WHAT YOU SHOULD DO: Show every line of the material below that contains the word "molding", copied unchanged. Case counts.

Dataset items:
○ ○ ○

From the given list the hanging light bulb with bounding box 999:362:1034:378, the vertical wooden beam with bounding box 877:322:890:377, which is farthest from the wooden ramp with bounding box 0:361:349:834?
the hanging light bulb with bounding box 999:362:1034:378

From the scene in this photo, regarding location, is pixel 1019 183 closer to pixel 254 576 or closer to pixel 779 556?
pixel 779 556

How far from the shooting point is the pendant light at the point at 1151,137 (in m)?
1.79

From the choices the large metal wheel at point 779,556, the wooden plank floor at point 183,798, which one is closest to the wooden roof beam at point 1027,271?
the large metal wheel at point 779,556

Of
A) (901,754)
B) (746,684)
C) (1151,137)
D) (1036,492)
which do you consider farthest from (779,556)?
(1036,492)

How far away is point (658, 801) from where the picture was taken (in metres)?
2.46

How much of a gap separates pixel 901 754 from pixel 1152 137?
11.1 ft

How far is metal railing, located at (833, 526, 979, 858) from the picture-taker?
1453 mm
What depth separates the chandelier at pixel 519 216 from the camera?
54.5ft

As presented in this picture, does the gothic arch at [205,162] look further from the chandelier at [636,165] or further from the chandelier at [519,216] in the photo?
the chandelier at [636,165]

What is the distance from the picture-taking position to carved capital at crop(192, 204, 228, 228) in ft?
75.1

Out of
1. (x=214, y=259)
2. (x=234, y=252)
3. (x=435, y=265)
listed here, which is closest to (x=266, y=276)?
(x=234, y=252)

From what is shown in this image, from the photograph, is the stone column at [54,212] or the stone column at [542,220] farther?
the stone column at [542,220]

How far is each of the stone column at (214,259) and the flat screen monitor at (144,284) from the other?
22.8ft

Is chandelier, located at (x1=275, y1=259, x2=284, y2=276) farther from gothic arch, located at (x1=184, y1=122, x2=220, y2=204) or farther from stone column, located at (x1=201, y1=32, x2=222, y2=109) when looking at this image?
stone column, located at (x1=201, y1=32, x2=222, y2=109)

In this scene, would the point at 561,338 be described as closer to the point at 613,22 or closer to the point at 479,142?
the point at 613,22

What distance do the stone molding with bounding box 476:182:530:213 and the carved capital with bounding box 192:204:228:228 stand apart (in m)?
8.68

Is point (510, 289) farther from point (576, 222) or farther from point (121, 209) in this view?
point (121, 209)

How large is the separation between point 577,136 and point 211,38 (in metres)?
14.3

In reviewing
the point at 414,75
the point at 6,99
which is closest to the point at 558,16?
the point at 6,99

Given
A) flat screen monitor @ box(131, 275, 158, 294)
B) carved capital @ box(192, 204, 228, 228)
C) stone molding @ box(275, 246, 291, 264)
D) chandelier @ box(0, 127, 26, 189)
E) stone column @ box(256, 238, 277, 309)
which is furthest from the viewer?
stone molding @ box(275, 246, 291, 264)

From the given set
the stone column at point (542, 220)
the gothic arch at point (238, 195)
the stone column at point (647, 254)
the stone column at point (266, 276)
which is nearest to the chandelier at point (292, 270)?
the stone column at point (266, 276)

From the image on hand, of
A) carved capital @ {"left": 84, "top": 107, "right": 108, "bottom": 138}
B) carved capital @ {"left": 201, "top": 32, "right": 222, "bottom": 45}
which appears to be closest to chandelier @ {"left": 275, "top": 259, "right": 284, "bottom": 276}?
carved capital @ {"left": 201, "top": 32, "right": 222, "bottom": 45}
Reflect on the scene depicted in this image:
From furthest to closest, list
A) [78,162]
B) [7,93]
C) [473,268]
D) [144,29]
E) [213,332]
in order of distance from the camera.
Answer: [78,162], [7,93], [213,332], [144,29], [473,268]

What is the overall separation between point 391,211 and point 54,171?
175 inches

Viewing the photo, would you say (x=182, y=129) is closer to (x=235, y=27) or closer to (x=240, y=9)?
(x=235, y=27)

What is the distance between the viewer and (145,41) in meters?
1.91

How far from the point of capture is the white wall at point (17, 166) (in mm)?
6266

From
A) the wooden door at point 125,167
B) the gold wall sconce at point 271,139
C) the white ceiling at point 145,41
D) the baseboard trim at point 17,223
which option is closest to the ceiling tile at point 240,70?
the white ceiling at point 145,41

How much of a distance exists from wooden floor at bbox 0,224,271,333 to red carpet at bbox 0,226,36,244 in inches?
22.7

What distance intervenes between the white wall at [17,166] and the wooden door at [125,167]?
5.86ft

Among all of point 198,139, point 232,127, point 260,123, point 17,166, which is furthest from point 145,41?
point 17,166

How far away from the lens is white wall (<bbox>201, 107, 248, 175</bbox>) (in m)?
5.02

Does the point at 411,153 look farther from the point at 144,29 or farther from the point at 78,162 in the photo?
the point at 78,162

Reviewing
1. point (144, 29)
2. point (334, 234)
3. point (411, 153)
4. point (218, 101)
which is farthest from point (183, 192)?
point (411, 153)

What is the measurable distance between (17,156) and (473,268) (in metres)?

○ ○ ○

SOLUTION BELOW:
What distance do the stone molding with bounding box 476:182:530:213 and the carved capital with bounding box 192:204:228:228 stand apart (in m)?
C) stone molding @ box(275, 246, 291, 264)
stone molding @ box(275, 246, 291, 264)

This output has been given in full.